__Requirements__.
Count the lines in the entries below that contain the word "nose" and reply with only that number.

__Material to process__.

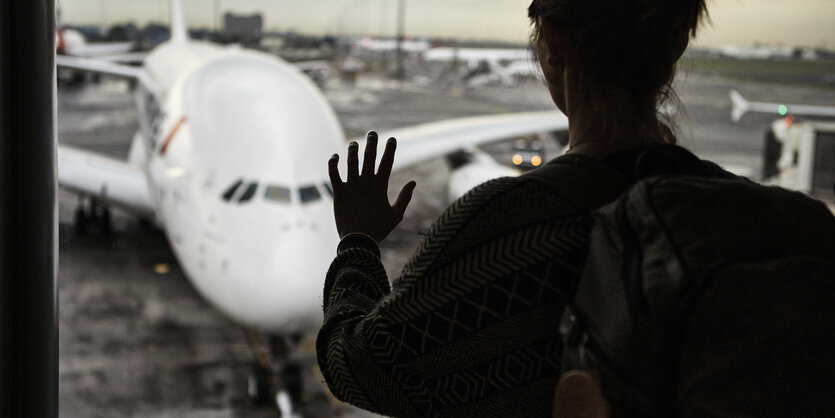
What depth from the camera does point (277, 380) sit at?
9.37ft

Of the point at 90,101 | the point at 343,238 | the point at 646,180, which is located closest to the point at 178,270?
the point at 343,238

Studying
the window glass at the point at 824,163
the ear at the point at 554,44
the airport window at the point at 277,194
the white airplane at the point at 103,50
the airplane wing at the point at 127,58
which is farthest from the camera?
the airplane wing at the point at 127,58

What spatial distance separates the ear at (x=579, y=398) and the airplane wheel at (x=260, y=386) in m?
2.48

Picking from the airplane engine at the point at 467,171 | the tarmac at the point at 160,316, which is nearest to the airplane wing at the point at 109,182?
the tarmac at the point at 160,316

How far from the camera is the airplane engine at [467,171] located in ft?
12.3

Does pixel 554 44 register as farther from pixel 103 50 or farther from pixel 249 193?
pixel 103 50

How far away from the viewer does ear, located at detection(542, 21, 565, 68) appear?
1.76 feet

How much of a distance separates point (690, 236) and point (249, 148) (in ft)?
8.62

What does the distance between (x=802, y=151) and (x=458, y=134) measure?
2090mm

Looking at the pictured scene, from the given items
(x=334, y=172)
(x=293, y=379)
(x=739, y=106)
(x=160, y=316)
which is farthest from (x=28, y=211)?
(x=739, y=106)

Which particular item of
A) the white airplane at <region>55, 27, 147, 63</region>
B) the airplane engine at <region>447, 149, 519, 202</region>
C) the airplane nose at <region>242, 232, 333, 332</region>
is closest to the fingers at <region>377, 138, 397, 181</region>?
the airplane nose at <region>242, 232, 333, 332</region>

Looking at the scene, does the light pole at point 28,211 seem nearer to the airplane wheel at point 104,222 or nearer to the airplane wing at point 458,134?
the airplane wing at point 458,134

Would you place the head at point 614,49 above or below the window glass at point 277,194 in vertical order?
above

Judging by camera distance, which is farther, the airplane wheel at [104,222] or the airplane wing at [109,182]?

...

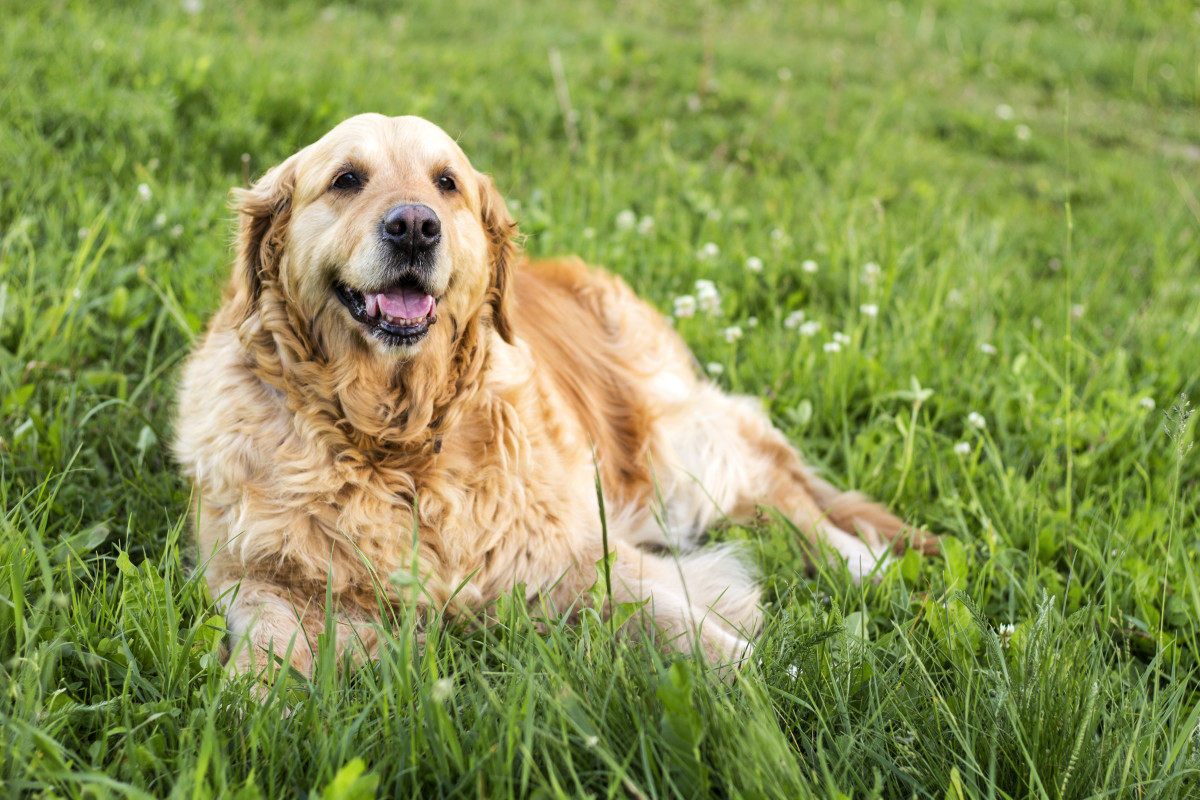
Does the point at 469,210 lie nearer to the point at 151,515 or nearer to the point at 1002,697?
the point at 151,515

__Exercise solution__.
2